If we don’t rank Nogueira as No. 5, then the real question is, who should be No. 5?

The light heavyweight division is in a state of transition at the moment. Lyoto Machida would be an easy fit at No. 5, but he’s made the permanent move to middleweight and has since dropped to No. 10 in the 205-pound rankings for the time being and will ultimately be removed from consideration at all in the not-so-distant future. Gegard Mousasi is another potential option, and would be an easy case to make with another win in the UFC. However, Mousasi will be following Machida’s lead and making the move to 185 pounds as well.

A case could be made for Shogun, as he’s held the light heavyweight strap in the UFC before and bested Lil Nog in Pride back in 2005, but his current track record isn’t very impressive either. He has only won two of his last six outings. Shogun and Lil Nog were originally set to square off at UFC 161, which would have rendered this whole debate obsolete, but the injury bug caught wind and ensured the rematch didn’t take place.

It’s easy to see how Lil Nog squeaked in at No. 5 with so many fighters in flux right now, but that doesn’t mean there isn’t a viable solution.

Surprising to most, the best option for No. 5 is the man currently ranked No. 6: Chael Sonnen.

It’s easy to dismiss him as a top-five contender in the light heavyweight division because he was so brutally defeated by the current champion, and himself has only won three of his last six fights. But those three losses were to people holding the belt in their respective division at the time, making him eligible as a top-five fighter under the justification that he recently competed for the title. Add on the fact his most recent win was a very impressive submission victory over the previously mentioned No. 9 light heavyweight, Shogun, and the case starts to get a lot stronger.

No, Sonnen will most likely not receive a title shot at 205 pounds so long as Jon Jones reigns supreme, and, yes, he must first get past Evans and then Wanderlei Silva sometime next year before we can even have a serious discussion about it, but the fact remains people are much more likely to buy Sonnen fighting for a title at any division than they are Nogueira fighting for a title, ever, at this point in his career.
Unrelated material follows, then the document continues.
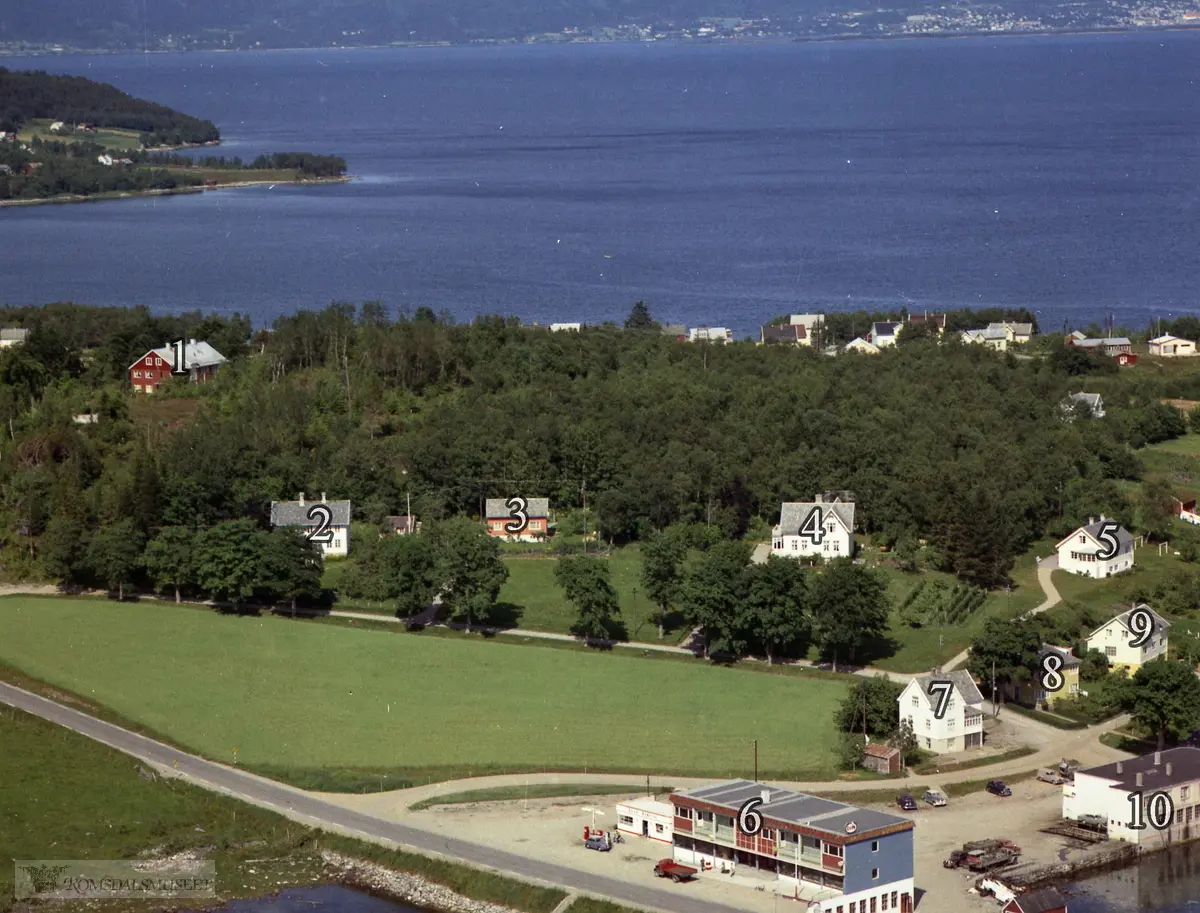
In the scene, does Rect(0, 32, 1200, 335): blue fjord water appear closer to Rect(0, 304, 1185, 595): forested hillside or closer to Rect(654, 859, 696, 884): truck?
Rect(0, 304, 1185, 595): forested hillside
Critics of Sonnen constantly point out how he talks his way into title fights, but one would have to go back all the way to UFC 95 in 2009 to find a non-title fight where Sonnen lost, so you can’t say he wasn’t deserving at some level, especially for his middleweight title bouts. Most people love him or hate him, which is why they pay or tune in to watch him, but one objective look at his quality of opposition compared to that of Nogueira, and the math doesn’t lie. Sonnen not only competes against better fighters, but he’s competed against the best fighters in more than one division.

Lil Nog has likely gone as far as he will in this sport and is ranked as high as he ever will be, thanks in no small part to the exodus of two top-10 fighters and the sudden decline of others. He has a famous name and has had an overall successful career, for which the fans will forever be eternally thankful, but it would be more entertaining to see him battle other legends in the same position, like Dan Henderson or Shogun, than to see him take on other contenders and become a gatekeeper for guys like Alexander Gustafsson or Glover Teixeira.

The easiest way to settle these arguments will always be to see what happens when the cage door closes, but unfortunately Nogueira has been plagued with injuries his whole time in the UFC, and it has cost him big fights. Fights which would determine if he was a true contender or not, and frankly we should take into account the length of time fighters are inactive in between fights into how they are ranked, especially when so many questions remain about where they really stand amongst the elite of their division. That’s why it’s easier to say Sonnen is No. 5 over Lil Nog. Not because he’s popular, or because he’s able to promote himself, but because he’s active, and active fighters deserve more credit. And that’s the bottom line.